• efendim, akla gülten akın'dan bir "ilkyaz" gelir niyeyse...hani şu en uzun günü atlattığımız 21 haziran sonrasında geliveriyor, kimsenin incelikleri* anlamadığı, arsız mevsim...

    "...
    ah, kimselerin vakti yok
    durup ince şeyleri anlamaya

    kalın fırçalarını kullanarak geçiyorlar
    evler çocuklar mezarlar çizerek dünyaya
    yitenler olduğu görülüyor bir türküyü açtılar mı
    bakıp kapatıyorlar
    geceye giriyor türküler ve ince şeyler

    "memelerinde biraz irin, biraz balık ve biraz gözyaşı
    bir dev oluyorsun deniz deniz deniz
    sisin dere ağızlarından sokulup akşamları
    fındıklarımızı basıyor
    neyleriz kararan tomurcukları
    çocuklarımıza yalvarıyoruz: aç durun biraz
    tecimenlere yalvarıyoruz :
    bir "hotel" bir gizli evlenme az çiziniz
    bir banka az çiziniz bir yalvarma
    bizden size ve sizden dışardakilere

    karılarımızı yolluyoruz tırnaklarını kesmeye ve demeye
    -evet efendim-
    çocuklarımızı yolluyoruz dilenmeye
    bizler gidiyoruz yatağımız tanrıya emanet
    yazların motorlu çingeneleri

    ah kimselerin vakti yok
    durup ince şeyler, anlamaya

    baba evleri, ilk kez girilen ırmağa dönüş
    toprağa tutku, kendinden dolayı
    kulaklarımızı tıkıyoruz: para para para
    kulaklarımızı açıyoruz: kavga kavga kavga
    sorar belki biri: kavga ama neden kavga
    komşumuza sonsuz balta, karımıza yumruklar içinde
    -bilmiyoruz neden kavga.

> [Verilen bilgiler]:
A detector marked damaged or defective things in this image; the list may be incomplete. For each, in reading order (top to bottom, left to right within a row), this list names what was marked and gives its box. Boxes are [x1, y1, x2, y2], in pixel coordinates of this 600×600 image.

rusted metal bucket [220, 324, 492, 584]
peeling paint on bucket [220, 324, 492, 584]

> [Alıştırmalar]:
• A. Sayfa alıntısına göre aşağıdaki ifadelerin her biri için evet ya da hayır deyin ve kararı belirleyen sözleri alıntıdan aynen aktarın: (i) Giriş kısmına göre "ilkyaz" 21 Haziran'dan sonra gelir. (ii) Şiirde çocukların çalışmaya gönderildiği söylenir. (iii) Şiirde kulaklar tıkandığında "para para para" denir.
• B. Sayfa alıntısındaki şiire göre ince şeylerin neden anlaşılmadığını bir ila üç cümleyle açıklayın.
Bu malzeme başka bir kaynaktan alınmıştır.

> [Yanıtlar]:
• A.
(i) Evet: "hani şu en uzun günü atlattığımız 21 haziran sonrasında geliveriyor"
(ii) Hayır: "çocuklarımızı yolluyoruz dilenmeye"
(iii) Evet: "kulaklarımızı tıkıyoruz: para para para"

• B. Kimsenin durup ince şeyleri anlamaya vakti yoktur. İnsanlar kalın fırçalarını kullanarak, dünyaya evler, çocuklar ve mezarlar çizerek geçip giderler.